Sinek believes so much in this that he wrote a book about it, Start with Why. Sinek’s theory is that great leaders should focus on the ‘Why’ (a deep-rooted purpose) before defining the ‘What’ (product or service) or the ‘How’ (the process). Unfortunately, most leaders focus on the How and leave little thought to the Why, or even the What.
Focusing on the How is nothing short of micromanaging. It shows a lack of trust in employees and can cause problems. What some leaders fail to realise is that if they shift their focus to the Why, then they won’t have to worry about the How.

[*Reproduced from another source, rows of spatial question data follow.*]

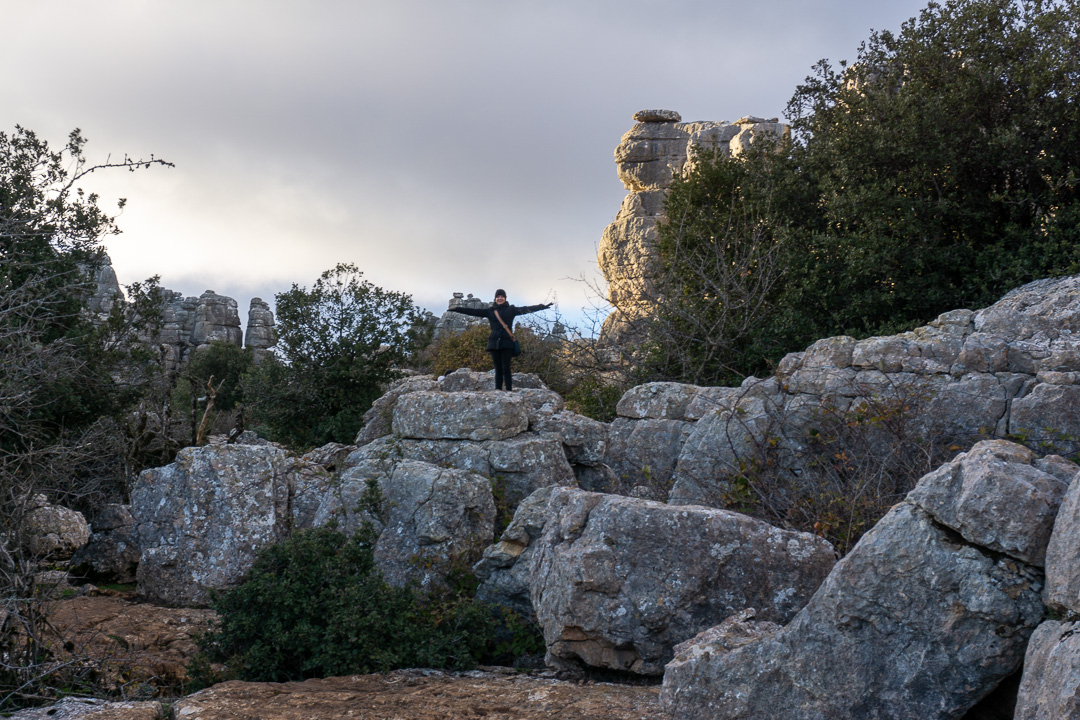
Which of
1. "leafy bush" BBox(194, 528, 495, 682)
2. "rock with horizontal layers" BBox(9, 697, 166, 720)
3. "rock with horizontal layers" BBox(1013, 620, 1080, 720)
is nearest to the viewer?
"rock with horizontal layers" BBox(1013, 620, 1080, 720)

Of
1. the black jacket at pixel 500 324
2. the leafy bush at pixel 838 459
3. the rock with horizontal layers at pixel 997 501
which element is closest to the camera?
the rock with horizontal layers at pixel 997 501

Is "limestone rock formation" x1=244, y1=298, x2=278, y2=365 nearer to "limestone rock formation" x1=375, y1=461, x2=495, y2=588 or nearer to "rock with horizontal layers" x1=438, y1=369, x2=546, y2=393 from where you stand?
"rock with horizontal layers" x1=438, y1=369, x2=546, y2=393

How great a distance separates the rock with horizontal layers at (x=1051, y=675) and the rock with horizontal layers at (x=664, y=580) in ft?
5.33

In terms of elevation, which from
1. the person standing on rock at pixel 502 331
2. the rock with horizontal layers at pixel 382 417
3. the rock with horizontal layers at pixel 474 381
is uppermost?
the person standing on rock at pixel 502 331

The Why is the reason for doing what we do. We get out of bed to go to work. We eat because we are hungry. Everything we do starts with a reason Why we do it. With every organisation, the Why is to provide solutions to consumer problems. Likewise, every project in an organisation has its own unique Why. Employees might have fun working on a project or task, but the organisation is not interested in their fun. The purpose of a project is to solve an organisational problem.
But we can take it a bit further. After confirming the Why, we need to consider the What. That is, What solutions are the organisation providing to consumers and what solutions are your team providing to the organisation.
Sinek uses the Apple Corporation as an example. Apple doesn’t just provide computers, everything they do, they believe in challenging the status quo. They believe in thinking differently. That’s the Why. What they do is to challenge the status quo by making their products beautifully designed, simple to use, and user-friendly.
By shifting focus to the Why, your team can better understand the decisions being made by their leader and the organisation. This understanding naturally guides them to the How. Giving employees freedom to follow through with the How shows that you trust them, which has the fortunate side effect of increasing productivity and effectiveness.